Ausstellung: „Wenn der Stift spazieren geht“

Wann? 30.10.2016

Wo? Säulenhalle, Markt 1, 64823 Groß-Umstadt DE
Groß-Umstadt: Säulenhalle | Künstler der Nieder-Ramstädter Diakonie stellen aus

Eine feste Größe im städtischen Kulturprogramm sind die Kunstausstellungen in der Säulenhalle des Renaissance-Rathauses. Nun ist es gelungen, wieder einmal Werke von Menschen zu zeigen, die zu Stift oder Pinsel greifen, obwohl sie weder Kunstgeschichte studiert noch sich mit Kunsttheorie befasst haben, die vielleicht nicht einmal verbal kommunizieren können und in einer ganz eigenen Welt leben.

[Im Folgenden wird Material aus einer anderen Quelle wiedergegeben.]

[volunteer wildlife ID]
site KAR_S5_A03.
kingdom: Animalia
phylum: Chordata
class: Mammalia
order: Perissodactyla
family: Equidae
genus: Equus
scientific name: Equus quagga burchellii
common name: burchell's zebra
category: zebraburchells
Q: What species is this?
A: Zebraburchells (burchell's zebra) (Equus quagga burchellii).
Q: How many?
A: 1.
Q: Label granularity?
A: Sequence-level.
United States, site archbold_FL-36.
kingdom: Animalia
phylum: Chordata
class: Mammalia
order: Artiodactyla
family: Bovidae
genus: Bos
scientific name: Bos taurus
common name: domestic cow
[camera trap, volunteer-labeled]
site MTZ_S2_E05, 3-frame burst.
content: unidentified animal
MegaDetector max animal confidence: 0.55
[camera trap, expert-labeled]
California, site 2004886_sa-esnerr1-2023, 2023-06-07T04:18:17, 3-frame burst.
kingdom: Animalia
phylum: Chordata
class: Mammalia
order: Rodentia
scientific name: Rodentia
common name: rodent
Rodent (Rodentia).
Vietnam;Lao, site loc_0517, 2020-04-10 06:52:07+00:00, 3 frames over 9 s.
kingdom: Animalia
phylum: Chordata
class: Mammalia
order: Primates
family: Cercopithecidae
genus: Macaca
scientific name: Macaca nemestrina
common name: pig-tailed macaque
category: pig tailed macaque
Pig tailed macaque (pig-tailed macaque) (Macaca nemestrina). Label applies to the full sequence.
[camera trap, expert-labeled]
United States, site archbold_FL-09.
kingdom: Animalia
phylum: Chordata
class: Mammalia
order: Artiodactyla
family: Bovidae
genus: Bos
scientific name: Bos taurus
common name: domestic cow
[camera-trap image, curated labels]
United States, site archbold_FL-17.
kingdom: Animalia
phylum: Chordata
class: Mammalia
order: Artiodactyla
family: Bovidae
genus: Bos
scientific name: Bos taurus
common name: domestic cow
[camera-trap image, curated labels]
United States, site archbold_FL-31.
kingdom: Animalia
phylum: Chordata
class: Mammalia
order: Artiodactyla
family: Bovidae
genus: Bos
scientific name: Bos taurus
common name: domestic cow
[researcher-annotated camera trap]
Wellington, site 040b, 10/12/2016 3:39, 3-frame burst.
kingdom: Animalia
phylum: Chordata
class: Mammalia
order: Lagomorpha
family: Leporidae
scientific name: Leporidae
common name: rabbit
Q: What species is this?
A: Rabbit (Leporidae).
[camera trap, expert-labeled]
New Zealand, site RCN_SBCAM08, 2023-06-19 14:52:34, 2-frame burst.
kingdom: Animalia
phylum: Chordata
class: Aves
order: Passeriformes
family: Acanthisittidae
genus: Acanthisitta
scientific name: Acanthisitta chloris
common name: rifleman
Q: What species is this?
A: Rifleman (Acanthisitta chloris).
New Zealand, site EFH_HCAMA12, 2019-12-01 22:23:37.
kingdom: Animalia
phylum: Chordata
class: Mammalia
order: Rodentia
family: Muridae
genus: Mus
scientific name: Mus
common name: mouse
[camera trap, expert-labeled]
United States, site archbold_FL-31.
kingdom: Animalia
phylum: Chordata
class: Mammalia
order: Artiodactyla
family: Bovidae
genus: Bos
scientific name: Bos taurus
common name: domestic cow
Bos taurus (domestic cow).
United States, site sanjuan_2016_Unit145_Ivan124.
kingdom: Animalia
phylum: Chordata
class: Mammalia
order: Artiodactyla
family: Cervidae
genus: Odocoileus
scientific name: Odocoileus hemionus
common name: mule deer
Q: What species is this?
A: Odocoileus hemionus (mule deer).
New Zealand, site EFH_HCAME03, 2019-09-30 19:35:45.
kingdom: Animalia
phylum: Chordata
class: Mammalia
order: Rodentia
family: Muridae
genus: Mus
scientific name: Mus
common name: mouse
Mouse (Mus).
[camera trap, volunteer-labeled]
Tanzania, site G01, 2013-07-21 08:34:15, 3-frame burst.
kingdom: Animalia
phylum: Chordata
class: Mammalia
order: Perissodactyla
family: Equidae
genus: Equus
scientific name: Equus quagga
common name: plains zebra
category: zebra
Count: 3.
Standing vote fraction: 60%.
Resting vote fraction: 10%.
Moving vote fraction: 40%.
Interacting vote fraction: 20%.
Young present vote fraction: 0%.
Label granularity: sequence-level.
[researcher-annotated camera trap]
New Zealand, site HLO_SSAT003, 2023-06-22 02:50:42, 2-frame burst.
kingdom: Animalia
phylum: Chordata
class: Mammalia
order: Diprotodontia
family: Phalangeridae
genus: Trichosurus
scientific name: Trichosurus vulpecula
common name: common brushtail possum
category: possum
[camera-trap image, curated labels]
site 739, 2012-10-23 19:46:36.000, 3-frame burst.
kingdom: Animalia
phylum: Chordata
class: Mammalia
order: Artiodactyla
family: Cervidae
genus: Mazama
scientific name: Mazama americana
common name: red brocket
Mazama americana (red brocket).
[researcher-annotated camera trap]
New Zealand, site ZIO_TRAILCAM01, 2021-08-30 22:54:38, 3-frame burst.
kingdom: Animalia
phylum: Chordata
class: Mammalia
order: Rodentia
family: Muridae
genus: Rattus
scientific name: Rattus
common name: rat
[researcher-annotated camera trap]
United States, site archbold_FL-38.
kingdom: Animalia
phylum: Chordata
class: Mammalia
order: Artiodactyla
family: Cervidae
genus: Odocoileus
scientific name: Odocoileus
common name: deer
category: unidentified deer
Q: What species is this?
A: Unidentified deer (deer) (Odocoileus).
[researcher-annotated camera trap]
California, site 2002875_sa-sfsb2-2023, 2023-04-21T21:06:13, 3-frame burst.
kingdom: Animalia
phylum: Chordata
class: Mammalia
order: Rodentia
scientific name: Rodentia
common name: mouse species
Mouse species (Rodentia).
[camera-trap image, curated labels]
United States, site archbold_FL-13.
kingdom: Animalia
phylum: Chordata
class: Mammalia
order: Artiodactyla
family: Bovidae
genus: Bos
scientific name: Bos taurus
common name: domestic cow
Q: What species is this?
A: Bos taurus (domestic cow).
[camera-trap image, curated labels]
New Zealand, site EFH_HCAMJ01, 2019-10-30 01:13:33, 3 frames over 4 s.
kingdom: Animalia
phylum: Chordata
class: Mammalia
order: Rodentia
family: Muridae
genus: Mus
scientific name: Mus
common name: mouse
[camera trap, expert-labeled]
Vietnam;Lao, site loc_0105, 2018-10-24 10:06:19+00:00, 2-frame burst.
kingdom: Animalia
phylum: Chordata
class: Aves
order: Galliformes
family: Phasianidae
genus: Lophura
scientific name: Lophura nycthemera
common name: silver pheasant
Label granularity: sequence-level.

Zur Ausstellungseröffnung mit Rahmenprogramm am Samstag, den 8. Oktober 2016 um 11 Uhr ist die Bevölkerung sehr herzlich eingeladen. Die Begrüßung werden Frau Stadträtin Renate Filip, Kulturreferentin Angelika Borchert und die Vorständin der NDR, Frau Brigitte Walz-Knebel, übernehmen, für das musikalische Rahmenprogramm hat Ulric Wurschy zugesagt. Bis einschließlich 30. Oktober sind die Bilder jeweils freitags von 18-21 Uhr, samstags und sonntags von 10-18 Uhr zu sehen. Am Freitag, den 28.10. ist eine Lesung aus dem Buch „Aussortiert“ vorgesehen, auch dazu sind schon jetzt alle Bürgerinnen und Bürger herzlich eingeladen. Der Eintritt ist jeweils frei.

Die Ausstellung „Wenn der Stift spazieren geht“ zeigt Bilder von Menschen mit Behinderung. Auch sie offenbaren ihre Weltsicht, womit sie anregen, begeistern, mitunter irritieren oder gar verstören. Die Künstlerinnen und Künstler leben oder arbeiten in Einrichtungen der Stiftung Nieder-Ramstädter Diakonie (NRD), in Erbach, Mühltal, Mörfelden, Friedrichsdorf, Groß-Bieberau, Dieburg und Reinheim. Sie kommen in Gruppen zusammen, um zu malen.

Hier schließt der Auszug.